Task directions: Each line of the data below from the one holding "Вязать по схеме до" to the one holding "Далее вязать спинку/перед, продолжая", inclusive, is to be reproduced exactly; no other line belongs in the answer.

Input for this task:
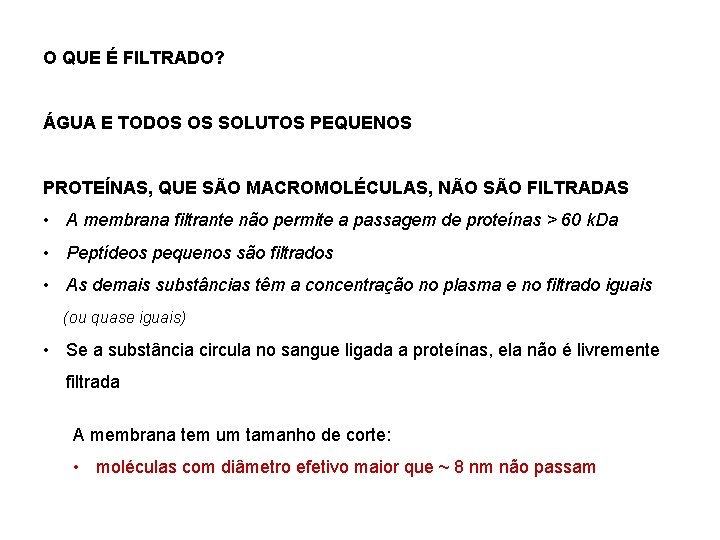 O QUE É FILTRADO?

ÁGUA E TODOS OS SOLUTOS PEQUENOS

PROTEÍNAS, QUE SÃO MACROMOLÉCULAS, NÃO SÃO FILTRADAS

• A membrana filtrante não permite a passagem de proteínas > 60 kDa
• Peptídeos pequenos são filtrados
• As demais substâncias têm a concentração no plasma e no filtrado iguais (ou quase iguais)
• Se a substância circula no sangue ligada a proteínas, ela não é livremente filtrada

A membrana tem um tamanho de corte:
• moléculas com diâmetro efetivo maior que ~ 8 nm não passam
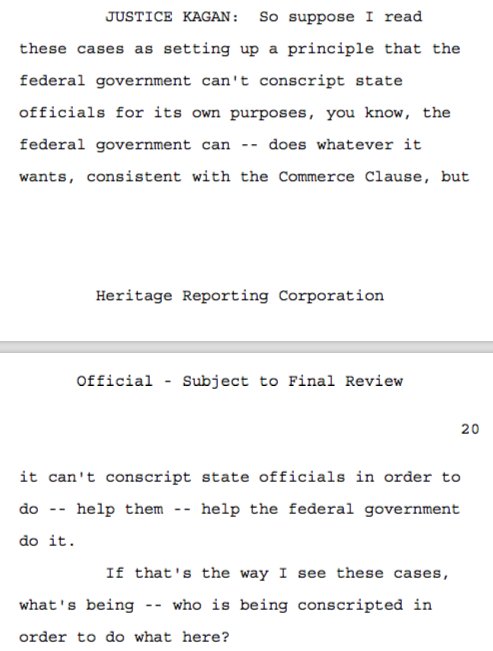 JUSTICE KAGAN: So suppose I read these cases as setting up a principle that the federal government can't conscript state officials for its own purposes, you know, the federal government can -- does whatever it wants, consistent with the Commerce Clause, but

Heritage Reporting Corporation

Official - Subject to Final Review

20

it can't conscript state officials in order to do -- help them -- help the federal government do it.

If that's the way I see these cases, what's being -- who is being conscripted in order to do what here?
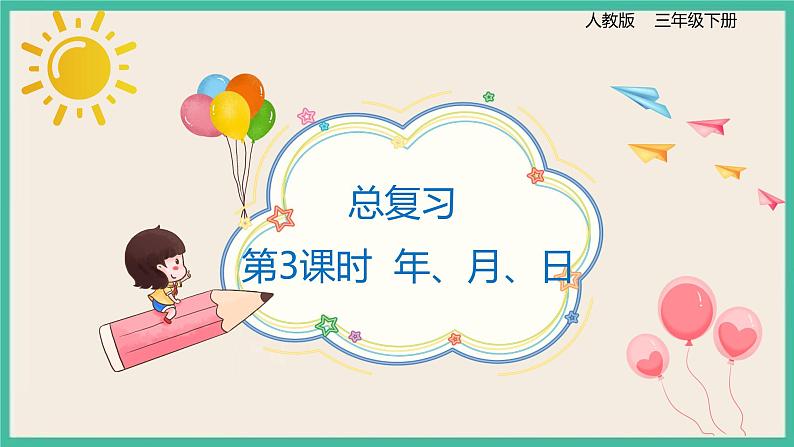 人教版　三年级下册

总复习

第3课时　年、月、日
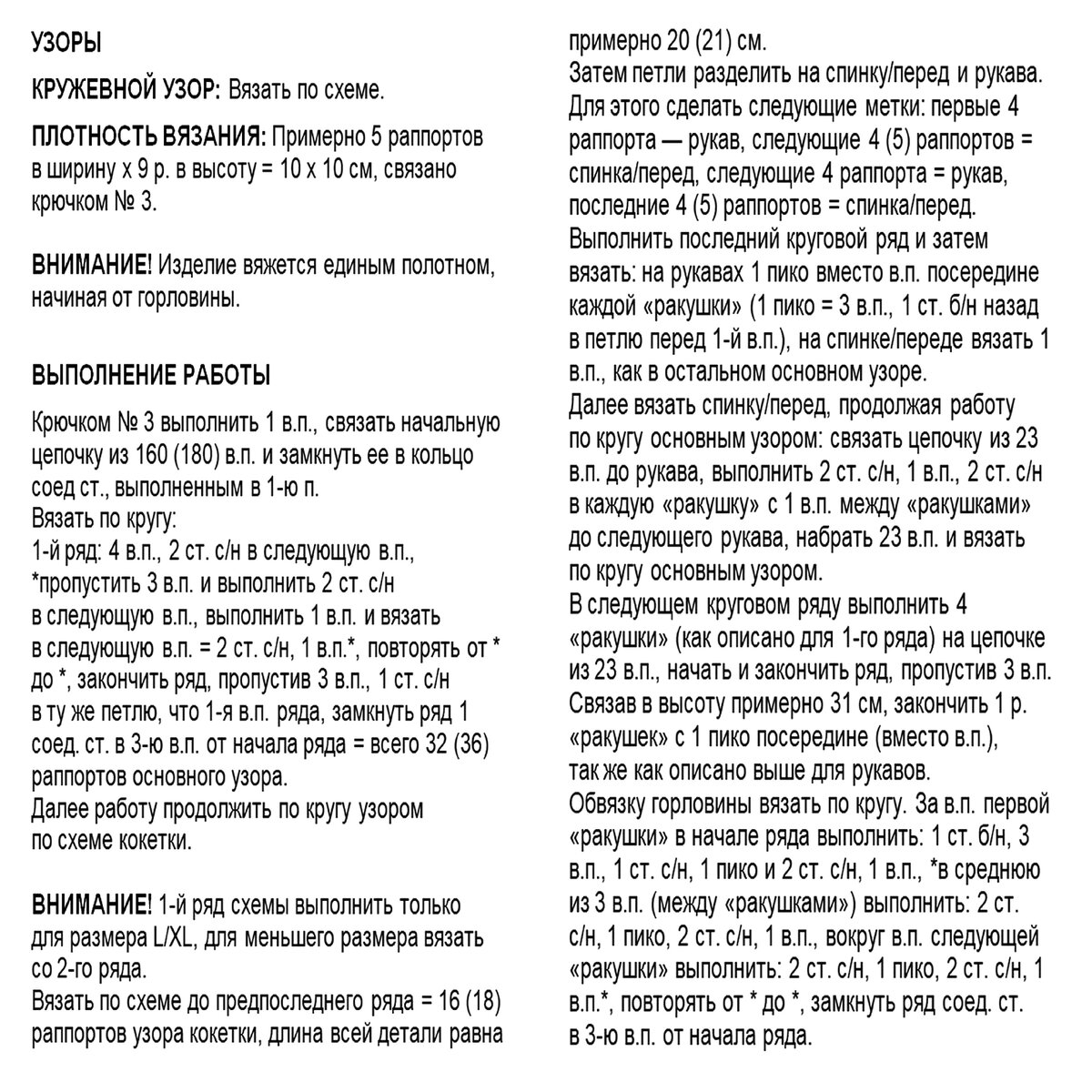 УЗОРЫ

КРУЖЕВНОЙ УЗОР: Вязать по схеме.

ПЛОТНОСТЬ ВЯЗАНИЯ: Примерно 5 раппортов в ширину х 9 р. в высоту = 10 х 10 см, связано крючком № 3.

ВНИМАНИЕ! Изделие вяжется единым полотном, начиная от горловины.

ВЫПОЛНЕНИЕ РАБОТЫ

Крючком № 3 выполнить 1 в.п., связать начальную цепочку из 160 (180) в.п. и замкнуть ее в кольцо соед ст., выполненным в 1-ю п.
Вязать по кругу:
1-й ряд: 4 в.п., 2 ст. с/н в следующую в.п., *пропустить 3 в.п. и выполнить 2 ст. с/н в следующую в.п., выполнить 1 в.п. и вязать в следующую в.п. = 2 ст. с/н, 1 в.п.*, повторять от * до *, закончить ряд, пропустив 3 в.п., 1 ст. с/н в ту же петлю, что 1-я в.п. ряда, замкнуть ряд 1 соед. ст. в 3-ю в.п. от начала ряда = всего 32 (36) раппортов основного узора.
Далее работу продолжить по кругу узором по схеме кокетки.

ВНИМАНИЕ! 1-й ряд схемы выполнить только для размера L/XL, для меньшего размера вязать со 2-го ряда.
Вязать по схеме до предпоследнего ряда = 16 (18) раппортов узора кокетки, длина всей детали равна примерно 20 (21) см.
Затем петли разделить на спинку/перед и рукава. Для этого сделать следующие метки: первые 4 раппорта — рукав, следующие 4 (5) раппортов = спинка/перед, следующие 4 раппорта = рукав, последние 4 (5) раппортов = спинка/перед.
Выполнить последний круговой ряд и затем вязать: на рукавах 1 пико вместо в.п. посередине каждой «ракушки» (1 пико = 3 в.п., 1 ст. б/н назад в петлю перед 1-й в.п.), на спинке/переде вязать 1 в.п., как в остальном основном узоре.
Далее вязать спинку/перед, продолжая работу по кругу основным узором: связать цепочку из 23 в.п. до рукава, выполнить 2 ст. с/н, 1 в.п., 2 ст. с/н в каждую «ракушку» с 1 в.п. между «ракушками» до следующего рукава, набрать 23 в.п. и вязать по кругу основным узором.
В следующем круговом ряду выполнить 4 «ракушки» (как описано для 1-го ряда) на цепочке из 23 в.п., начать и закончить ряд, пропустив 3 в.п.
Связав в высоту примерно 31 см, закончить 1 р. «ракушек» с 1 пико посередине (вместо в.п.), так же как описано выше для рукавов.
Обвязку горловины вязать по кругу. За в.п. первой «ракушки» в начале ряда выполнить: 1 ст. б/н, 3 в.п., 1 ст. с/н, 1 пико и 2 ст. с/н, 1 в.п., *в среднюю из 3 в.п. (между «ракушками») выполнить: 2 ст. с/н, 1 пико, 2 ст. с/н, 1 в.п., вокруг в.п. следующей «ракушки» выполнить: 2 ст. с/н, 1 пико, 2 ст. с/н, 1 в.п.*, повторять от * до *, замкнуть ряд соед. ст. в 3-ю в.п. от начала ряда.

Solution:
Вязать по схеме до предпоследнего ряда = 16 (18) раппортов узора кокетки, длина всей детали равна примерно 20 (21) см.
Затем петли разделить на спинку/перед и рукава. Для этого сделать следующие метки: первые 4 раппорта — рукав, следующие 4 (5) раппортов = спинка/перед, следующие 4 раппорта = рукав, последние 4 (5) раппортов = спинка/перед.
Выполнить последний круговой ряд и затем вязать: на рукавах 1 пико вместо в.п. посередине каждой «ракушки» (1 пико = 3 в.п., 1 ст. б/н назад в петлю перед 1-й в.п.), на спинке/переде вязать 1 в.п., как в остальном основном узоре.
Далее вязать спинку/перед, продолжая работу по кругу основным узором: связать цепочку из 23 в.п. до рукава, выполнить 2 ст. с/н, 1 в.п., 2 ст. с/н в каждую «ракушку» с 1 в.п. между «ракушками» до следующего рукава, набрать 23 в.п. и вязать по кругу основным узором.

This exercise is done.